- TEXT EXCERPT
-=-=-
The title is a simple quantifiable assertion taken directly from the conclusion of the research [0] while your comment is just an opinion. I encourage you to read the conclusion to the paper and its supporting analysis - and then to argue with the data, or to at least propose something falsifiable.
Wow, I just looked at the title of the paper, and it's the opposite of the HN title: one is about marriage (yes, of course jobs matter a lot), the other is about relationships. Number of married years per person is declining, number of relationships without babies are increasing.
What are the options for men who want to have a family/live with their children?
I guess men who just want to have sex might benefit, because they can just sleep with women and then leave, and society takes care of the single moms. Likewise, women can have more sex with varying partners.
The downside is not having a family or having a stressful family life (as a single mom).
And for the absent dads, the state will try to get the money back from them, so their outlook isn't pretty. They'll bend up being poor and lonely.
The main downside is for the children. Believe me, you would not want to be the child of such a man or such a woman.[0] This is worse than lack of iodine, lead in the pipes, or congenital deformities from pregnant drug abuse. It's a societal time-bomb.
> Children living in female headed families with no spouse present had a poverty rate of 47.6 percent, over 4 times the rate in married-couple families.
> The U.S. Department of Health and Human Services states, “Fatherless children are at a dramatically greater risk of drug and alcohol abuse.”
> Children of single-parent homes are more than twice as likely to commit suicide.
> Children age 10 to 17 living with two biological or adoptive parents were significantly less likely to experience sexual assault, child maltreatment, other types of major violence, and non-victimization type of adversity, and were less likely to witness violence in their families compared to peers living in single-parent families and stepfamilies.
The "gender roles" crowd is deeply dogmatic and misguided, and it's having incredible consequences.
That doesn't take into account the fact that (through no fault of their own, and meriting no shame), single parents are pretty systematically worse statistically than bioparents in a nuclear household. Take into account the impact of parental "abandonment" on the child, which is traumatic regardless of whether the abandonment was voluntary or not, and regardless of whether it's one parent no longer seeing a child at all, or the other parent seeing the child less because she has to work harder to provide; both count as "abandonment" emotionally, and can be traumatizing.
-=-=-
- WORK TASK
Could you extend the comment thread above on marriage and single-parent families, picking up right after its final sentence?
-=-=-
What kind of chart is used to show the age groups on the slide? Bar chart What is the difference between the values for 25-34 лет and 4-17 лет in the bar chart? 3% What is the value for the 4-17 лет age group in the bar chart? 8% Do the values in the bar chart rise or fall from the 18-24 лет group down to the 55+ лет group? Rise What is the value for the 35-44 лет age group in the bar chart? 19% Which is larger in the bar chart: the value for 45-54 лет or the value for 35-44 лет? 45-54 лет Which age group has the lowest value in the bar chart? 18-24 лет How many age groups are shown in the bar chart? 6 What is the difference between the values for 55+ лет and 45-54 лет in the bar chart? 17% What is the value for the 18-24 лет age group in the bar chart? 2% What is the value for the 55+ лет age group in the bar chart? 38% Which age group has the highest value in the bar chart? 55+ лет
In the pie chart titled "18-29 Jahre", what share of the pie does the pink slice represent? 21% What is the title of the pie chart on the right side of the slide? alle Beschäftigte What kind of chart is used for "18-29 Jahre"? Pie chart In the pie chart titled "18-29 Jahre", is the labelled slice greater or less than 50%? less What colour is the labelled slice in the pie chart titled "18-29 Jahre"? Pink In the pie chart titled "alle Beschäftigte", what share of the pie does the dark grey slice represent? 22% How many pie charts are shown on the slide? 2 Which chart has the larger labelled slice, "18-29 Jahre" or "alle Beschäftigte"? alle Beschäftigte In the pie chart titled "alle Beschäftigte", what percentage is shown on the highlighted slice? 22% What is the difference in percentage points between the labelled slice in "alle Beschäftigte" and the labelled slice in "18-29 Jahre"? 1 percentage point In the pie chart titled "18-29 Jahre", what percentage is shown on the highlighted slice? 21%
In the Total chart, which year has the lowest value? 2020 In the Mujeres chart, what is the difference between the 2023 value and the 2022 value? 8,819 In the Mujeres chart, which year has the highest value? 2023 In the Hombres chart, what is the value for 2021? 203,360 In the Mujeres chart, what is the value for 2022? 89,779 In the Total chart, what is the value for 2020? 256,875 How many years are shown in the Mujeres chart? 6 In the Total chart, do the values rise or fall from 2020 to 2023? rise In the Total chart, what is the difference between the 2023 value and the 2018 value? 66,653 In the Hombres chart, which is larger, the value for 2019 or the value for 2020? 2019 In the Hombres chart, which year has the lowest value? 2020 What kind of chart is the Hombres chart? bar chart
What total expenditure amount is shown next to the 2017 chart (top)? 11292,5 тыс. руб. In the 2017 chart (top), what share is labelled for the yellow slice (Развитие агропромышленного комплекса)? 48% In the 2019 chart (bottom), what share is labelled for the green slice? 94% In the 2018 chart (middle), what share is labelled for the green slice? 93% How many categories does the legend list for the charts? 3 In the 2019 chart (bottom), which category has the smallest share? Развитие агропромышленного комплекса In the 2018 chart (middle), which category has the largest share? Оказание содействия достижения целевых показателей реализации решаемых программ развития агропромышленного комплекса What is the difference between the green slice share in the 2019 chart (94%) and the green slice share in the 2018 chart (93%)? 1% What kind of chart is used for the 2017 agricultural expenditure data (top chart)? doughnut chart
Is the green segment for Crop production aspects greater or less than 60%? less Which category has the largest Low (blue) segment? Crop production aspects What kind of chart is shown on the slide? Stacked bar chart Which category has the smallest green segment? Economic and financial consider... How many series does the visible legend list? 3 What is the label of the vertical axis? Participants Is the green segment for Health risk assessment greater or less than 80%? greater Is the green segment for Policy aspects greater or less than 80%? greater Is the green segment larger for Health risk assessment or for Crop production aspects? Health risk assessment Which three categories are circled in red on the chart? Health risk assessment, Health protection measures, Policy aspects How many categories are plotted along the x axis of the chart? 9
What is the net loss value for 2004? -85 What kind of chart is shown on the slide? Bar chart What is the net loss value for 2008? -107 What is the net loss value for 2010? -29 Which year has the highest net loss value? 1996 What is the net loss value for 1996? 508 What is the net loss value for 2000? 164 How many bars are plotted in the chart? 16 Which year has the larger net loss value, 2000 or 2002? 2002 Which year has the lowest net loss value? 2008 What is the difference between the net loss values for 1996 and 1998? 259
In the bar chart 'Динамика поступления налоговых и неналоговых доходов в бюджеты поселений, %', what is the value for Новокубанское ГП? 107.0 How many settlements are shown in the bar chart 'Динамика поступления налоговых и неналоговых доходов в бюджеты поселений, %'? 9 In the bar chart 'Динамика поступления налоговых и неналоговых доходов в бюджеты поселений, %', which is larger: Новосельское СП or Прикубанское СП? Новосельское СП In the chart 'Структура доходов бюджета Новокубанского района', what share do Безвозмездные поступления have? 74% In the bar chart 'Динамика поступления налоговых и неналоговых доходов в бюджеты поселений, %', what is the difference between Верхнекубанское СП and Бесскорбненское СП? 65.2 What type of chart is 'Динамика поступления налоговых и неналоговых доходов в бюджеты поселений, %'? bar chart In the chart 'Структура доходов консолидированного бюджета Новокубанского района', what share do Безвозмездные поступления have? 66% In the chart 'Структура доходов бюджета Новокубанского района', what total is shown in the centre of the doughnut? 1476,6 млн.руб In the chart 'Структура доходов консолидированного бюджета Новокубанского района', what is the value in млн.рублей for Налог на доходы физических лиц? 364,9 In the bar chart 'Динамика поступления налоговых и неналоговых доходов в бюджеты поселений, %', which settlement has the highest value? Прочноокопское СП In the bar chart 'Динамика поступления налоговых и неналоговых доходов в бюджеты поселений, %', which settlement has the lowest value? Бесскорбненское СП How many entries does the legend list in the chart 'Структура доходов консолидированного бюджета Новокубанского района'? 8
-=-=-
- OUTPUT OF THE EXERCISE
Single-parent families, step-families all require better parenting, management, and communication skills, since they're more complex, and these parents aren't more skilled than the average, with predictable consequences.
Check the statistics on "fatherless" households, children of single mothers perform worse on every single metric. Worse academically, commit more crime (and much more rape), more runaways, more addictions, the list goes on.
> Yes, old school partnerships are dying, but that doesn't make males more disposable.
Implies that "old school partnerships" are dying, but being replaced by something new. That's not the case. It's not a case of old-thing-evolving-into-a-new-thing. It isn't being replaced by anything, just being destroyed. I'll bet you single mothers are much less happy than married women, especially in their 50s and 60s, not to mention the increased likelihood of being abused by dates, strings of failed relationships, increased stress, and loneliness.
tbh you're preaching to the choir here, i believe in 2-parent models for the sake of spending more time with the child and nurturing it better.
that said, ill add that single parents of the past are often a result of a broken house hold. the single parents of the future will do so by choice, this will give rise to interesting dynamics, i think.
it isn;t replaced by anything right now, but crises leads to break through, we might/(most likely will?) deal with is, as nature would have us, by either coming up with a new paradigm, or breaking then reverting to (a better?) version of the old.
maybe im an optimist, but ive seen so much shit, and the world is knee deep in shit these days that i need to believe that we'll make it.
to deal with this issue i personally would suggest community (kibutz style?) child care, which ironically echoes a communist tint, to deal with time-not-spent with children. top that with corporate/workplace restructuring (ala sweden with mandatory father-time as well as mandatory mom-time off for birth) and we'd be on our way.
one issue i do see is old age and loneliness. i see so many lonely old people here in europe. for now, females are growing older and finding it more difficult to find a partner after choosing not to marry. the men are reluctant to take an older woman as a partner, and while i understand hypergamy, im not sure i understand why the older men are not taking mid-30-smth women as partners.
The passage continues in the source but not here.